# IPhone Stopped Receiving Notifications for one App



## bkford (May 17, 2007)

Recently my husband (iPhone 8Plus) and I (iPhone 7Plus) both stopped receiving notifications for the app Family Wall. The FW support people say they can’t solve it b/c they can’t re-create the problem. But I’m wondering if there is something specific to our devices...Other people in our family circle ARE receiving their FW notifications. My husband and I are the only ones who have two devices (each) where the app has been installed (we each have an iPhone and an iPad). All devices have the latest iOS updates (but the problem was happening before the most recent one, today). All the notification settings on the device settings and within the FW settings are all turned on and exactly the same as some folks who ARE getting notifications. Is there something I could check that could be blocking the notifications?


----------



## Cookiegal (Aug 27, 2003)

I would try uninstalling and reinstalling the application.


----------



## bkford (May 17, 2007)

Cookiegal said:


> I would try uninstalling and reinstalling the application.


Thank you. I did think of that But had not tried it yet.


----------



## Cookiegal (Aug 27, 2003)

Let us know if it works please.


----------



## bkford (May 17, 2007)

Cookiegal said:


> Let us know if it works please.


It did not work.


----------



## Cookiegal (Aug 27, 2003)

I'm sorry to hear that. Hopefully someone else will have some suggestions for you.


----------

▶ [PROVIDED RECORDS]:
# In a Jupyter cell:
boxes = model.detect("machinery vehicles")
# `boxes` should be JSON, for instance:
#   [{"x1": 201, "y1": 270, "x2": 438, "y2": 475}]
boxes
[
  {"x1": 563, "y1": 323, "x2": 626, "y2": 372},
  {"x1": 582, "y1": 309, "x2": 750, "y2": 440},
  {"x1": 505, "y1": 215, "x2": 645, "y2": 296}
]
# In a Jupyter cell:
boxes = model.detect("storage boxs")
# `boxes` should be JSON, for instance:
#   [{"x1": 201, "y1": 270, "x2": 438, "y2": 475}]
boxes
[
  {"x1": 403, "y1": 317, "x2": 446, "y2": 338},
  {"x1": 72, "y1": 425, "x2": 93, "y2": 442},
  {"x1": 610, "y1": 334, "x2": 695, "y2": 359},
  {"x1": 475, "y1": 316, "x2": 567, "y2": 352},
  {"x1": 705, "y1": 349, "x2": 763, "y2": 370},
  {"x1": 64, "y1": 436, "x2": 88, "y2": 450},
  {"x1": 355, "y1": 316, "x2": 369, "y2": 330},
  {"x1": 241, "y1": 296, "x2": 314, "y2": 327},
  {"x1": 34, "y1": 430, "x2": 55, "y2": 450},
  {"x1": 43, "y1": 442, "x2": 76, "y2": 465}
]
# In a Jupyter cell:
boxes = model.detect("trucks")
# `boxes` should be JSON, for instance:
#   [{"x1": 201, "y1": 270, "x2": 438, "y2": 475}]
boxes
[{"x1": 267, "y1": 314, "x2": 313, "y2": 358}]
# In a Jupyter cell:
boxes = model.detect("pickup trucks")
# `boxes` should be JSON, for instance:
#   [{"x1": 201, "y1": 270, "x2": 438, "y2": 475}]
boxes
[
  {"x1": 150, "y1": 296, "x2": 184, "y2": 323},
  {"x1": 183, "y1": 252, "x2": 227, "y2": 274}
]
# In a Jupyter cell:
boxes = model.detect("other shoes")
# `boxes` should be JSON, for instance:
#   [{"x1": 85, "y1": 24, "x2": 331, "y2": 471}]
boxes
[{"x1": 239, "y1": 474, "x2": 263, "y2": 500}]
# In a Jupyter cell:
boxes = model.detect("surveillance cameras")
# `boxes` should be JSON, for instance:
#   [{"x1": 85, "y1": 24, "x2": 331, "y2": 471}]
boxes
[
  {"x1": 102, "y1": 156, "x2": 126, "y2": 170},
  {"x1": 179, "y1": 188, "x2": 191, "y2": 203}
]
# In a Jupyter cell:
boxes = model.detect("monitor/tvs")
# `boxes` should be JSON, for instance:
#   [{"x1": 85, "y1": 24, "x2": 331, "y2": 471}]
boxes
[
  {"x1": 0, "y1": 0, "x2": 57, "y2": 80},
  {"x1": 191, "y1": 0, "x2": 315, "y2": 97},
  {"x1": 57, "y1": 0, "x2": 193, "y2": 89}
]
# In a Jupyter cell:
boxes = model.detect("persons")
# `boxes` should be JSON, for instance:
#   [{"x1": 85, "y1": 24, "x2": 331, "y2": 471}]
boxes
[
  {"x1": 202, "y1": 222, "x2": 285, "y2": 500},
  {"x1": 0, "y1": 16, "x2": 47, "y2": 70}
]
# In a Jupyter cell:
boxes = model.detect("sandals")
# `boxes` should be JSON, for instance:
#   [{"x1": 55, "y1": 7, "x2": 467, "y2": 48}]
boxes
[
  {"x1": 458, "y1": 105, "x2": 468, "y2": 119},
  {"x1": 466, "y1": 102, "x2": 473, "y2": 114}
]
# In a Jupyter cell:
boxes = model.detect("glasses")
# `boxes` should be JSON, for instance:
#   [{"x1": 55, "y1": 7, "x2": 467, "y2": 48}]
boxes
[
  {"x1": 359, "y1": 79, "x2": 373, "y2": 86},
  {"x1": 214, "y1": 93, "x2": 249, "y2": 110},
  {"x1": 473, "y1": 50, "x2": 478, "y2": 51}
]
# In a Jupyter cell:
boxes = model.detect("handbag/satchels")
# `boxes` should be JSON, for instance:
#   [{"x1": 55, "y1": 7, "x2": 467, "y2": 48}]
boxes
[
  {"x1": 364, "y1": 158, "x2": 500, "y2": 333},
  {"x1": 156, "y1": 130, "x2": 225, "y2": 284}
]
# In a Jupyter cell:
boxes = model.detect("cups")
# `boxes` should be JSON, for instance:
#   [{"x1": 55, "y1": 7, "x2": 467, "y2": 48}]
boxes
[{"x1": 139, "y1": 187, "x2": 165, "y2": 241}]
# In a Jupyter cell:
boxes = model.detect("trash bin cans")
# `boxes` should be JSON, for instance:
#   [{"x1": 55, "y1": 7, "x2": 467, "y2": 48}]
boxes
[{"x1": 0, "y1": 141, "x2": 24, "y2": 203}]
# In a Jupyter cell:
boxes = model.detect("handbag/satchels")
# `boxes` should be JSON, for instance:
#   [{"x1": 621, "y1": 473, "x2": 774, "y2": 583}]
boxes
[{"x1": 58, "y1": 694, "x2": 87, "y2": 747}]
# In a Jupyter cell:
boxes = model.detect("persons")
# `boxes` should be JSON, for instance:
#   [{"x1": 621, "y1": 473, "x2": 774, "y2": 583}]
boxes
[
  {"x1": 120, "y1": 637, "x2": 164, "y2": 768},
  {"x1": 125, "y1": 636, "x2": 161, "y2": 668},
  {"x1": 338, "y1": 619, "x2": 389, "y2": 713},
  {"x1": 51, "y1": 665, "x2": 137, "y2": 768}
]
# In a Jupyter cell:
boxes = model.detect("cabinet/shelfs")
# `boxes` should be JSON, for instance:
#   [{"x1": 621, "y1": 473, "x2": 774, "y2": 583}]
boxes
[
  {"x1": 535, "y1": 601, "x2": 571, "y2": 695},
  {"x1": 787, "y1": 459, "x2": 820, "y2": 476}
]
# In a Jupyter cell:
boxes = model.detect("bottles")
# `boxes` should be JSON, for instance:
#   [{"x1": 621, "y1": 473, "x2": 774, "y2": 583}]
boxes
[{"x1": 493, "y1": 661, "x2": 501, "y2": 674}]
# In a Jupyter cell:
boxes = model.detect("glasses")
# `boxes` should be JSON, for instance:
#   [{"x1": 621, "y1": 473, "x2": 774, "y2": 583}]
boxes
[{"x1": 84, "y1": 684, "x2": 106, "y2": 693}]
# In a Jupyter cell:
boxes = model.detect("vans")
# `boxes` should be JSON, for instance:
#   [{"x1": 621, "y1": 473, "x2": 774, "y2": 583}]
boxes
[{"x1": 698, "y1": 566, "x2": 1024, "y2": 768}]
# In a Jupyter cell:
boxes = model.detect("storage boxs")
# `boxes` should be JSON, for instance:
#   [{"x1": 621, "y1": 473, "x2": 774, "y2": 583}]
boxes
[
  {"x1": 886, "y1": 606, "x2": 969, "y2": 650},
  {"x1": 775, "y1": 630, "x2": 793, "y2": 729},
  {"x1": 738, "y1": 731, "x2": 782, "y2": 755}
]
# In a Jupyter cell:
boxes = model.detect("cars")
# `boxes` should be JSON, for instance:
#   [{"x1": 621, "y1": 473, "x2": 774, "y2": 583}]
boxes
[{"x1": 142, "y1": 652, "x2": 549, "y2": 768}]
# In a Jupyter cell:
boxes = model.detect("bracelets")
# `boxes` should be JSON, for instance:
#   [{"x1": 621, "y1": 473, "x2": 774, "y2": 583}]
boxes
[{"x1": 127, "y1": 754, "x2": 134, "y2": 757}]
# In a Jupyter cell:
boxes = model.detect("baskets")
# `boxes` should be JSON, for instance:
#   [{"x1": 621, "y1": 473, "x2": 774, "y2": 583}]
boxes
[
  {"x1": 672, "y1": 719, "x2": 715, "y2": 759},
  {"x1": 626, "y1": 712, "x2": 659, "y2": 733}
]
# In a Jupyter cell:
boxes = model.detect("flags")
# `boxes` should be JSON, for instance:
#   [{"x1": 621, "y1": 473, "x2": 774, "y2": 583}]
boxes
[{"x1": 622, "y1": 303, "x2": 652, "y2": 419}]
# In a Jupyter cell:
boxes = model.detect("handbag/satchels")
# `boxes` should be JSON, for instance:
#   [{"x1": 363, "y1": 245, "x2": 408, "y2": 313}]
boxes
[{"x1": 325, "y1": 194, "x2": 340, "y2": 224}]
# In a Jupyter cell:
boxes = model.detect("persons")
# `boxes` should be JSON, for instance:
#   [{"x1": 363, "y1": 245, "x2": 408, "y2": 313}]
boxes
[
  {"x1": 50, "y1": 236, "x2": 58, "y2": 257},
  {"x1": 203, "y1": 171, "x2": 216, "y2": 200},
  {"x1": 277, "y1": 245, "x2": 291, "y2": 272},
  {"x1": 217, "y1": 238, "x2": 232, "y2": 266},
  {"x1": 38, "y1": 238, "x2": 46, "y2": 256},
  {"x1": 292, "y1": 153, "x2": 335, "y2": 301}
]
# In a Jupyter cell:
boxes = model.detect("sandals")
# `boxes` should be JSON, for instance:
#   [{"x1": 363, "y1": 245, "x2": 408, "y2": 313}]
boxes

▶ [DIRECTIONS]: Write out, word for word, everything in the notifications thread above from "Recently my husband" down to "blocking the notifications?".

▶ [FULL SOLUTION]:
Recently my husband (iPhone 8Plus) and I (iPhone 7Plus) both stopped receiving notifications for the app Family Wall. The FW support people say they can’t solve it b/c they can’t re-create the problem. But I’m wondering if there is something specific to our devices...Other people in our family circle ARE receiving their FW notifications. My husband and I are the only ones who have two devices (each) where the app has been installed (we each have an iPhone and an iPad). All devices have the latest iOS updates (but the problem was happening before the most recent one, today). All the notification settings on the device settings and within the FW settings are all turned on and exactly the same as some folks who ARE getting notifications. Is there something I could check that could be blocking the notifications?